> [Exercise description] Every line of the data below is to be duplicated exactly, pictures excepted.

> [Provided material]
□ □ □ □ □ □ □

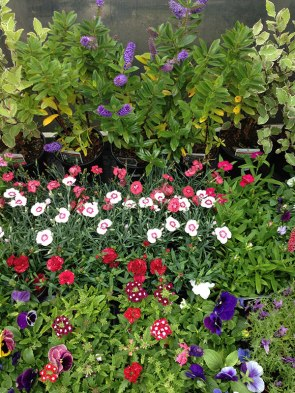 clonakilty-garden-petunia-carnations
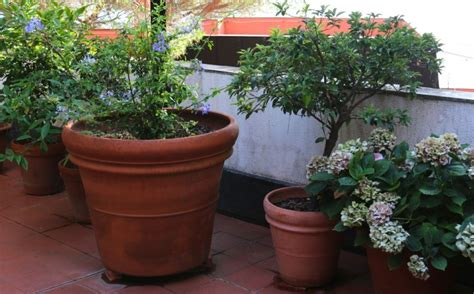 terra cotta planters gardening 101 how to prevent cracks in terra cotta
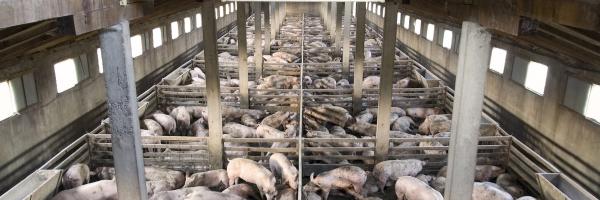 The China Pork Playbook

□ □ □ □ □ □ □

> [Solved problem]
 clonakilty-garden-petunia-carnations
 terra cotta planters gardening 101 how to prevent cracks in terra cotta
 The China Pork Playbook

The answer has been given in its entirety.